Style italien

Milan peut être une ville austère et rébarbative, avec sa lumière brumeuse et ses avenues d'immeubles bourgeois de la fin du XIXe siècle s'inspirant esthétiquement de la forteresse du XIVe siècle, le Castello Sforzesco, au cœur de la ville, mais derrière certains de ces hauts murs de jardin et façades en pierre rustiquée constituent des environnements enchanteurs.

Heureusement, les collections de cette saison ont révélé des trésors insoupçonnés alors que les créateurs ont préféré le charme et l'atmosphère à l'anonymat des salons. Giorgio Armani a son siège austère élégant, y compris un amphithéâtre de la mode, conçu par IM Pei, et Dolce et Gabbana ont dévoilé leur collection hommage à Maria Callas D & G dans leur propre arène de mode spectaculaire ornée de lustres en cristal noir somptueux, un ancien théâtre où Callas elle-même chantait autrefois. Mais tous les créateurs ne peuvent pas revendiquer un palais à eux.

Peter Dundas a dévoilé sa vision glamazon-rock-chick pour Pucci dans l'élégante élégance du salon Bracco du Palazzo Serbelloni, construit dans la dernière décennie du XVIIIe siècle. Le décor poussiéreux d'or, de chamois et de tabac de la pièce - sol en terrazzo, miroirs et plâtre - était en parfaite harmonie avec les gravures héraldiques que Dundas a utilisées pour ses looks d'ouverture. Maurizio Peccoraro a montré sa collection dans une enfilade de pièces magnifiques mais lugubres dans le baroque Palazzo Arese-Litta, leurs murs tendus de damas délavés à la feuille d'eucalyptus gris-vert, et les chemisiers édouardiens richement brodés de Peccoraro se reflètent dans les miroirs tachetés encadrés de superbement sculptés scènes de l'antiquité.

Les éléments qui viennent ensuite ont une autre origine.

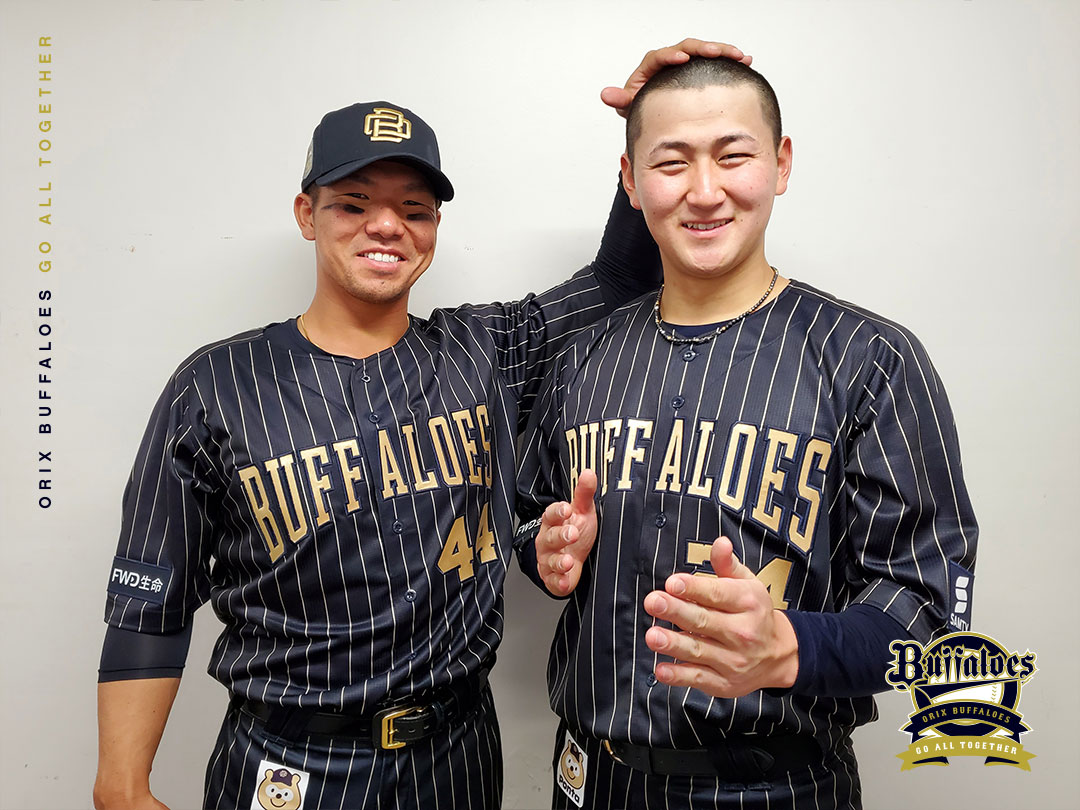 Orix_Buffaloes's tweet photo. 今日はサードユニで打線爆発🔥🔥🔥
全員ナイスバッティング✨
インスタグラムもチェックしてね👀
↓
https://t.co/kALIpFqUuV

#森友哉
#ゴンザレス
#福田周平
#西川龍馬
#頓宮裕真
#紅林弘太郎
#サマーカット
#Bs2024 https://t.co/N1XQbYbm6b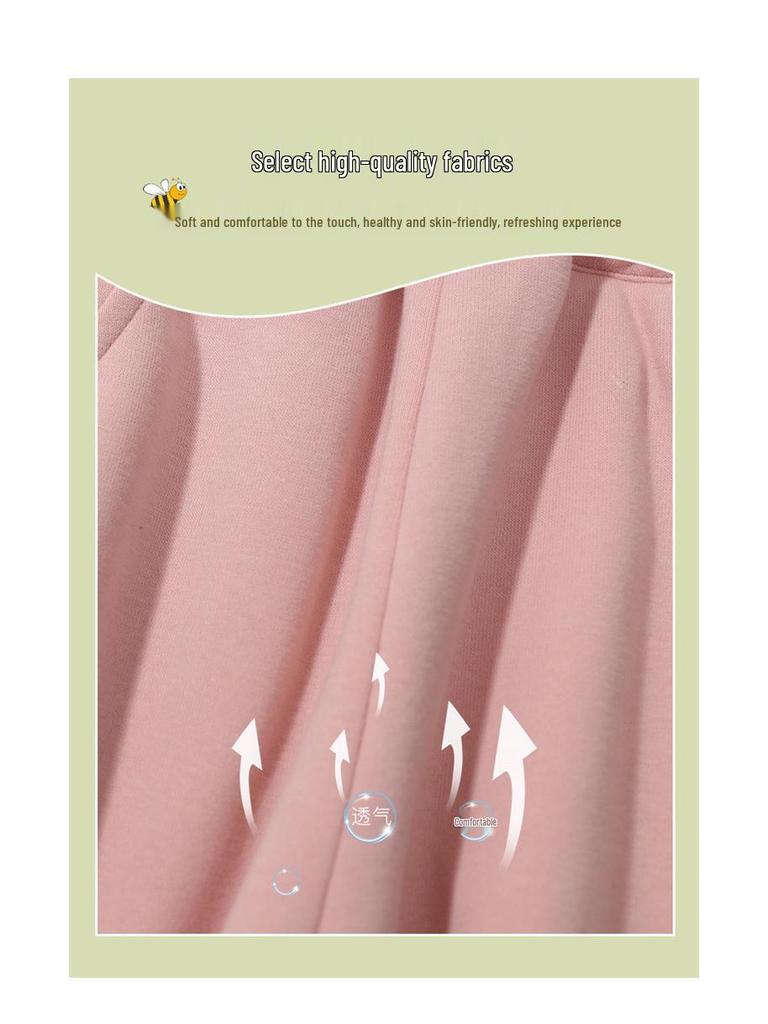 Trendy 2025 Girls' Baseball Suit Set - Spring/Autumn Fashionable Two-Piece Outfit for Kids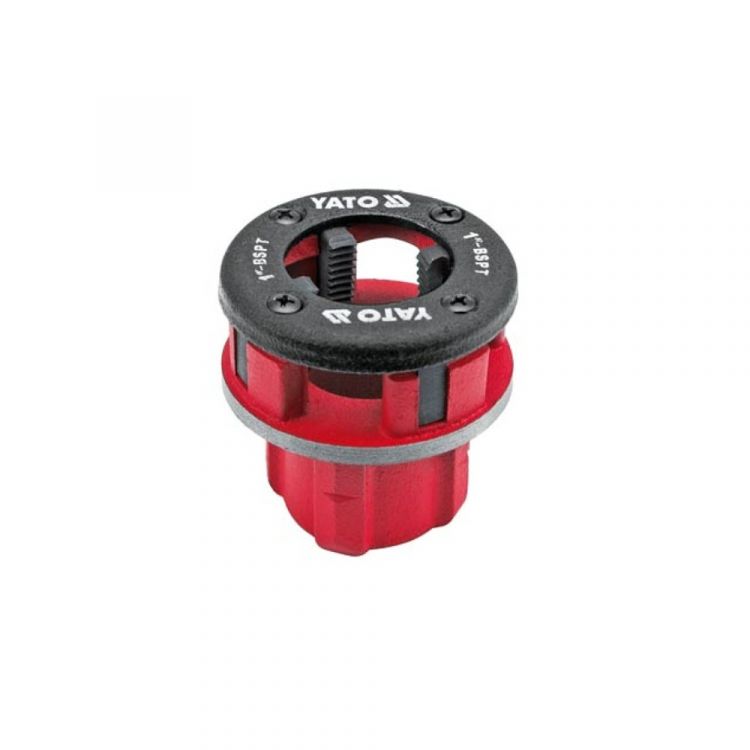 რეზბის მომჭრელი YATO YT-2919 3/4" – მძლავრი ინსტრუმენტი სუფთა და ზუსტი გარე რეზბის შესაჭრელად სურათი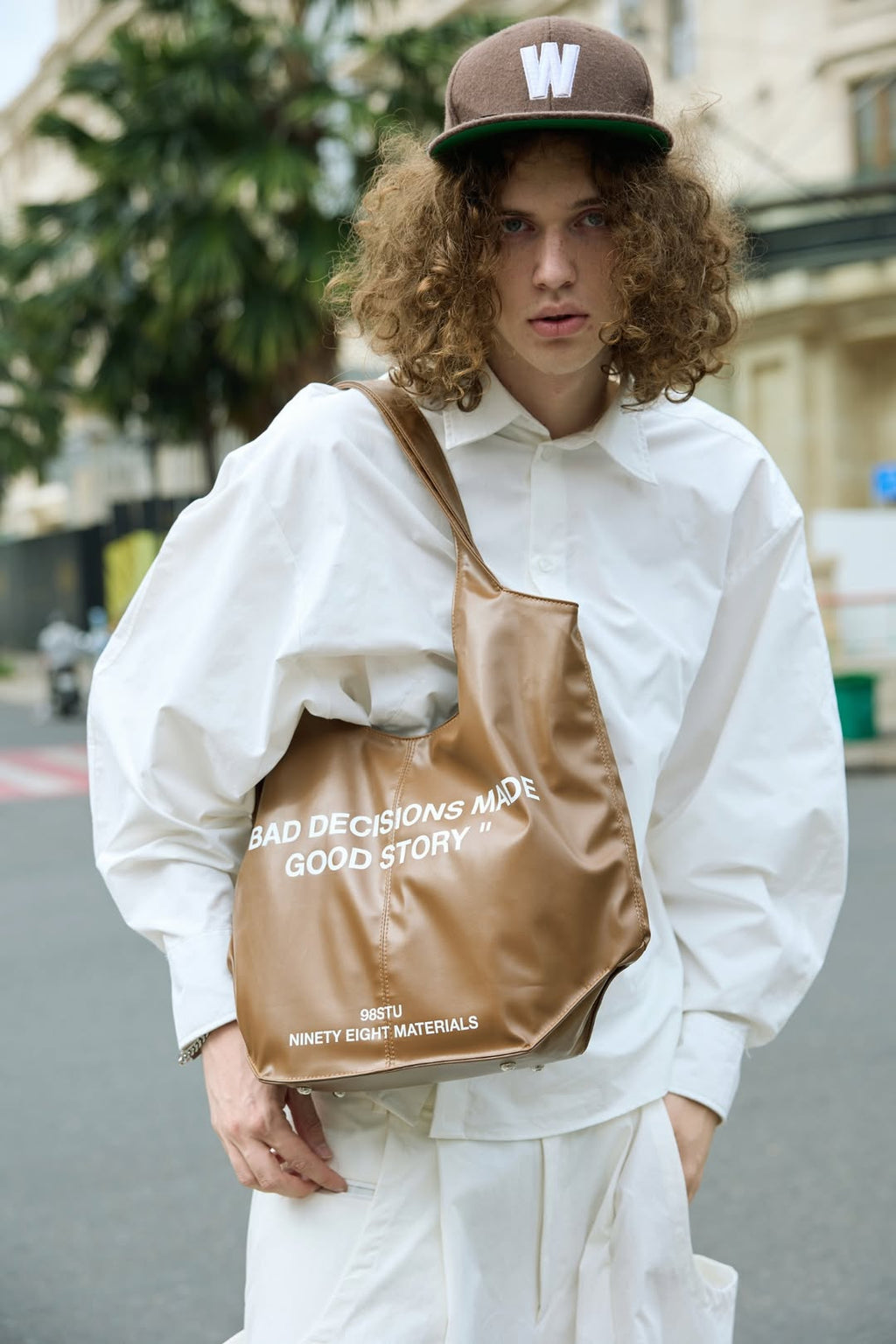 (98STU) Good Story Tote bag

Luisa Beccaria nous a fait entrer dans le vingtième siècle, montrant sa propre collection romantique dans le Villa Necchi Campiglio. Située dans un jardin majestueux et construite par l'architecte distingué Piero Portaluppi entre 1932 et 1935, cette ravissante maison magnifiquement préservée évoquait l'adaptation cinématographique obsédante de Vittorio De Sica en 1970 du roman de Giorgio Bassani.Le Jardin des Finzi-Continis,sur une famille condamnée d'aristocrates italiens juifs dans l'Italie fasciste des années trente de Mussolini, avec les lumineux Dominique Sanda et Helmut Berger. (Si vous ne l'avez pas vu, je vous invite à le faire.) Les vastes salles de bains Art déco de la maison rappellent celles créées pour les maharajas avant-gardistes; la salle à manger est lambrissée de vélin, façon Jean-Michel Frank ; et une véranda a des fenêtres d'aquarium remplies de fougères pour correspondre au marbre vert foncé, aux sols en tartan de travertin, au canapé émeraude S-bend et aux fauteuils club vert gazon. Paradis. Dans le couloir des placards lambrissés à l'étage, de la lingerie en crêpe de Chine et des vêtements Chanel pendent encore. Dois-je en dire plus ? Sauf que c'est ouvert au public et très joli dans cette lumière brumeuse.

Autre point culminant de l'environnement milanais : l'exposition « Extreme Beauty » de Vogue, qui s'est tenue au Palazzo della Ragione, avec une infrastructure créée par Jean Nouvel. Le temple de la beauté à deux étages de Nouvel, présentant certaines des images les plus saisissantes jamais publiées dans le magazine, a créé un dialogue intrigant avec les fresques de la Renaissance. (Et mon Dieu, comme c'est excitant de voir la superbe Lauren Hutton, tout simplement parfaite dans un tailleur-pantalon de smoking, et les toujours charmantes Eva, Nadja et Claudia dans le rôle des Trois Grâces, nous rappelant les regrettées Amazones aux courbes et aux personnalités qui rôdaient autrefois les pistes.)

Les architectes décorateurs milanais Roberto Peregalli et Laura Rimini (dont j'ai parlé du charmant pied-à-terre parisien pourVogue Vivre III). Alors que la plupart de leurs projets sont créés pour les Mycènes d'Italie, leur goût évocateur unique peut être expérimenté de première main dans le café restaurant (voir le diaporama) qu'ils ont créé en complément de Da Giaccamo, l'un de mes restaurants milanais les plus appréciés. Le bar donne l'impression que la serveuse boudeuse et au sablier de Manet devrait y servir, et le restaurant (ouvert toutes les heures selon les normes milanaises) est situé dans une bibliothèque en ébène. L'effet est complètement proustien (il y a aussi une pâtisserie en face, vraisemblablement pour les madeleines).